March 30, 2013 4:23:12 PM
Jan Swoope - email@example.com
Amy remembers the day she picked up a razor to attack the seething anger she had bottled inside. At that drastic moment, life simply seemed too heavy to bear. The abrupt loss of her longtime job and the deaths of her father, mother and grandmother had propelled her toward crises.
"I was going through a rough time, and then bang, bang, bang, bang, things kept happening and piling up," the Columbus woman revealed, her voice low and halting. "I was exhausted, worn out -- physically, mentally, every way ... and I said 'just forget it.'" Amy cut herself severely, but fortunately survived.
It was by chance that she soon after saw CONTACT Helpline Executive Director Lindy Thomason on television, talking about the confidential telephone crisis line manned by trained, caring volunteers.
"I'd never heard of them before, didn't know what CONTACT did, but they showed the number on the screen, and I wrote it down," Amy recalled. "I held on to it for a few weeks."

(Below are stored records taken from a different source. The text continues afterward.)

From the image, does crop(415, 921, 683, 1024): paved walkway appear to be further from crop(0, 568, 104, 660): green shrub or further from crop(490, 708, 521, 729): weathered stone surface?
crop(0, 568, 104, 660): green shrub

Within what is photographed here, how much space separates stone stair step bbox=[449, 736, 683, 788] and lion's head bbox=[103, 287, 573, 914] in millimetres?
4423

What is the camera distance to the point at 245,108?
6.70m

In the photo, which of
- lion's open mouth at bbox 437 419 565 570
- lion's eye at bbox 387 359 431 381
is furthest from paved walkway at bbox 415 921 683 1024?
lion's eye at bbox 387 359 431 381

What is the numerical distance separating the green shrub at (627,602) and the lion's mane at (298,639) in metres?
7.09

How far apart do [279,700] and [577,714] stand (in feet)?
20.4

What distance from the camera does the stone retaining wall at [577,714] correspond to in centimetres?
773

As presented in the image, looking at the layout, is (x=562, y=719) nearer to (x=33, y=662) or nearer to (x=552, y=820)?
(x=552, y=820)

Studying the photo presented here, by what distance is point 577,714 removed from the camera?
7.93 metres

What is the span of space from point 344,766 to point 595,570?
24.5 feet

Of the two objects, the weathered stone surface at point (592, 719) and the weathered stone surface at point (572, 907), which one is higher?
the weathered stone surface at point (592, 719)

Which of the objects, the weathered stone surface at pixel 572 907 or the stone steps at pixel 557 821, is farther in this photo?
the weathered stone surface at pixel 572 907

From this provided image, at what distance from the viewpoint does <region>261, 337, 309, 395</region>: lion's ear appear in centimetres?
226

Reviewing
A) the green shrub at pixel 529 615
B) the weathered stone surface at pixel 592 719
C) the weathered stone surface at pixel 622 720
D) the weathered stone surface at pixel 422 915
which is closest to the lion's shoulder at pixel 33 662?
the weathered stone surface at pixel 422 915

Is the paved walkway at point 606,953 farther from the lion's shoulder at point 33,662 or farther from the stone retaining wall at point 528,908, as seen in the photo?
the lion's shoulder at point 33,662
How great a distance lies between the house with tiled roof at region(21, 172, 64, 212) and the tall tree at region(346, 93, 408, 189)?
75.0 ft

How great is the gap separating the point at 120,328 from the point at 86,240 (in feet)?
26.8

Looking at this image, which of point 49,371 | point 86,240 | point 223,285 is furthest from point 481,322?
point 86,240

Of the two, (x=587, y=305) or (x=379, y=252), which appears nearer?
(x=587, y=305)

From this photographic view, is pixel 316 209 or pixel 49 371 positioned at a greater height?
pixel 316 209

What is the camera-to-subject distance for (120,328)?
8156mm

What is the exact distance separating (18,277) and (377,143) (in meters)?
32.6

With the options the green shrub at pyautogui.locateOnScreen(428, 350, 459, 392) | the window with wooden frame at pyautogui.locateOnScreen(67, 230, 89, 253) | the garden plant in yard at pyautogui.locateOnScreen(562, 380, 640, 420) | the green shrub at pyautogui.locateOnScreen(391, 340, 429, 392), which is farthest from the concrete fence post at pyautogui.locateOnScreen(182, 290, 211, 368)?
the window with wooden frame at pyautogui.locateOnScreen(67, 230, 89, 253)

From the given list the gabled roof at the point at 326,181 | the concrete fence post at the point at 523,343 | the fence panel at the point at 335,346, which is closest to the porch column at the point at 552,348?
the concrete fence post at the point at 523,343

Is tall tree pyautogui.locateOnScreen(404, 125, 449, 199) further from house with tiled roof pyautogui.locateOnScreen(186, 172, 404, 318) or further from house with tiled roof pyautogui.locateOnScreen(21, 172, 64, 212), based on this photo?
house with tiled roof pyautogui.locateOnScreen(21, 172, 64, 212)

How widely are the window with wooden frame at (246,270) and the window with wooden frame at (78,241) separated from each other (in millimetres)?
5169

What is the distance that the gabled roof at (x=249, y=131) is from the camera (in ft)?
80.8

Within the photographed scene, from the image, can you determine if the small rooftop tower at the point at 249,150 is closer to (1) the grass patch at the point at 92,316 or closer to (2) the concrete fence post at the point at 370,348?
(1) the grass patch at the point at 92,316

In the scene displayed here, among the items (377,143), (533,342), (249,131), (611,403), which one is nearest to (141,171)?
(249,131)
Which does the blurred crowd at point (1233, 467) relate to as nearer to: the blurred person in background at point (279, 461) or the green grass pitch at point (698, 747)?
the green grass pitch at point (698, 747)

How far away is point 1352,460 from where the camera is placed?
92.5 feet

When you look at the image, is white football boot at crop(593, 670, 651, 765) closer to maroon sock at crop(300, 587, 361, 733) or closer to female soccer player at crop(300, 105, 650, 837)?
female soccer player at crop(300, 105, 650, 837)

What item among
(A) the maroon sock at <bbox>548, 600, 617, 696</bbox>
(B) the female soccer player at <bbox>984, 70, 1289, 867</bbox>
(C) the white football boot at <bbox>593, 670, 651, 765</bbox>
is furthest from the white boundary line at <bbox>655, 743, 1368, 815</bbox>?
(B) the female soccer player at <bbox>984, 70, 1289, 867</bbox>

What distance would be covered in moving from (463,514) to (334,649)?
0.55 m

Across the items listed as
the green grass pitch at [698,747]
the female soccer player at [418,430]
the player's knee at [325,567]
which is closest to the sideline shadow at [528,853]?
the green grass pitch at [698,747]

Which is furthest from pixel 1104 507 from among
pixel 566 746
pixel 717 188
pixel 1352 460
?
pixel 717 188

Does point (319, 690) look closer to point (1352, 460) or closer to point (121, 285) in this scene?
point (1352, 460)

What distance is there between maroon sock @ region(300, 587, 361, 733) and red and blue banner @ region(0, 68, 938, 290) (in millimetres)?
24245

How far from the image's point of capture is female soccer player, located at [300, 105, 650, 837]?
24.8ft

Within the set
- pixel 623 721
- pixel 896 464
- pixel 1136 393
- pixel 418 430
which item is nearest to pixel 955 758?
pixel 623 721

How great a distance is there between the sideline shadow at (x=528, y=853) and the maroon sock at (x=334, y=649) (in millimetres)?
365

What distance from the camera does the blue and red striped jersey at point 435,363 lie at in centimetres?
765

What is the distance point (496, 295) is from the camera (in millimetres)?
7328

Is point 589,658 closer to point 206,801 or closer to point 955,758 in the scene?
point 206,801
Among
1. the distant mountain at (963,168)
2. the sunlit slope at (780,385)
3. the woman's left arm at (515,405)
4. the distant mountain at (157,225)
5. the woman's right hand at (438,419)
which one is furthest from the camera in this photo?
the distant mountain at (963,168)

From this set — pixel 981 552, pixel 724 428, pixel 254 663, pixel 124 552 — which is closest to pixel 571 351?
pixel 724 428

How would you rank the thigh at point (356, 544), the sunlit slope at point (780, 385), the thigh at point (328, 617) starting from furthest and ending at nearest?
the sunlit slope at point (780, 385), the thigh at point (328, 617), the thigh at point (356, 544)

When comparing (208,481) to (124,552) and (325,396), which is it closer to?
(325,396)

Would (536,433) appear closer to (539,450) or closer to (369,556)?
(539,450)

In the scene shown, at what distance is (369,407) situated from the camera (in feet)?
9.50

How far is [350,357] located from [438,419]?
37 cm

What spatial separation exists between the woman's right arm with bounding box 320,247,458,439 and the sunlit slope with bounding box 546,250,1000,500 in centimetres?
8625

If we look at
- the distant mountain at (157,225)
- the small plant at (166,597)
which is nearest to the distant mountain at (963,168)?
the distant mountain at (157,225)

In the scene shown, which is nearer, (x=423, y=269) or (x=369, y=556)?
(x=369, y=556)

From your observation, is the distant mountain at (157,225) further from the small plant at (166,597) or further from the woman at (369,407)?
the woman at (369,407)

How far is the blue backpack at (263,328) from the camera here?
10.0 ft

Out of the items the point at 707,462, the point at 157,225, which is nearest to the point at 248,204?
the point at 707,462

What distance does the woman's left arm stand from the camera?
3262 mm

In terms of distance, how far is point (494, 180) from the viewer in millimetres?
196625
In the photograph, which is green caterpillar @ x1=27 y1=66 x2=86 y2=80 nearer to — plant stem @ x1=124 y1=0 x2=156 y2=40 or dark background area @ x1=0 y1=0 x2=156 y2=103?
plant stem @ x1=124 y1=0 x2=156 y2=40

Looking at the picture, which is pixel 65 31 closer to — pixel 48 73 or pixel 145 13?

Inevitably, her demons resurfaced in a night of anger that threatened to swamp her -- until she remembered CONTACT and picked up the phone to make a call that would, she said, save her life.
"There were ladies there that could really be tender and got close to me enough to pull me through," she shared.
Today Amy is working, on correct medication, and better able to deal with whatever life delivers. Hers is just one of the stories of CONTACT Helpline. The Applied Suicide Intervention Skills Training (ASIST) course the volunteers had taken made a life-altering difference for her, as it has for many others.
That two-day workshop will be offered again April 15-16 at CONTACT's Columbus location, from 10:30 a.m. to 4:30 p.m. each day. The registration fee is $100. Reservations are requested by April 8 by calling 662-327-2968. Continuing education hours, if needed, are $20. Participants must be at least 16 years of age.
A safer community
The training isn't just for those who want to volunteer on the helpline.
"It's for community caregivers -- it's good for teachers, ministers, counselors, physicians, nurses, police, people that work in agencies, family members, anyone who wants to be better equipped to know how to deal with anyone thinking about suicide," said Thomason, who will teach the class, along with CONTACT Board President Nettie Mae Long. Both women attended ASIST training in New York.
The workshop has five focus areas: Preparing; connecting, understanding, assisting and networking. Role-playing is part of the training. It can be intense but is worthwhile.
"The goal is a suicide-safer community, an increase in awareness and knowledge of how to recognize the signs and be brave enough to ask and know what to do. If more people will get involved, we can help make this a safer place," Thomason said.
The American Association of Suicidology statistics show that in 2010, the latest year statistics are posted for, 38,364 reported suicides were completed in the United States, averaging more than 105 fatalities each day. There were 959,100 attempts recorded. With 388 deaths, Mississippi ranked 30th in the percentage of suicides per population. In the first three months of 2013, there have been four suicides in Lowndes County. Coroner Greg Merchant has the sad task of responding to those calls.
"You just don't understand the importance of somebody having an outreach program such as CONTACT, to have somebody properly trained who can talk to people who are really struggling with life decisions," said Merchant, who serves on the nonprofit agency's board. "If you can just get them on the phone and talk, it might buy an hour, and then it might buy another hour. If it's a spur-of-the-moment decision (to consider suicide) and you can get them over that flash moment, we can hopefully get them to somewhere for in-depth care."
On the line
Helpline volunteer Joan Ketten has gotten numerous calls from people who feel desperate. Some are frightened, as though they're "about to go over a cliff." Some feel as though they've lost everyone important to them. Some simply need to vent and seek a non-judgmental ear to listen.
She vividly recalled a call from a young man who felt he had nothing to live for.
"I said, 'Maybe we can talk and work this out,'" Ketten relayed in empathetic tones. As the caller revealed more about himself, he eventually mentioned a pet hamster. "In our talk, I asked him who would take care of his hamster if he went through with it," the retired nurse and evangelist continued. And sometimes that's all it takes.
"If you can find one life thing that person cares about and build on it, you have an opening to help them," said workshop instructor Nettie Mae Long.
The ASIST course gives Ketten and volunteers like her the skills to do as much as they can for callers in distress.
"I know I can't fix it for them, but I know I can be kind and listen and try to give them the resources they need, and I enjoy doing that. I wake up every morning and ask the Lord to bless me so I can be a blessing to someone else."
Suicide is a community health problem that affects people of all walks of life, ages and economic levels. Training like that found in the upcoming ASIST workshop and open, direct, honest talk about it can translate to better understanding and successful intervention. No one should hesitate to seek help when depression, anxiety or isolation begin to seem overpowering.
As Amy discovered, there is hope on the other end of the line, and life gets better.
"Those ladies saved my life, they really did," she said, in gratitude.
Jan Swoope is the Lifestyles Editor for The Commercial Dispatch.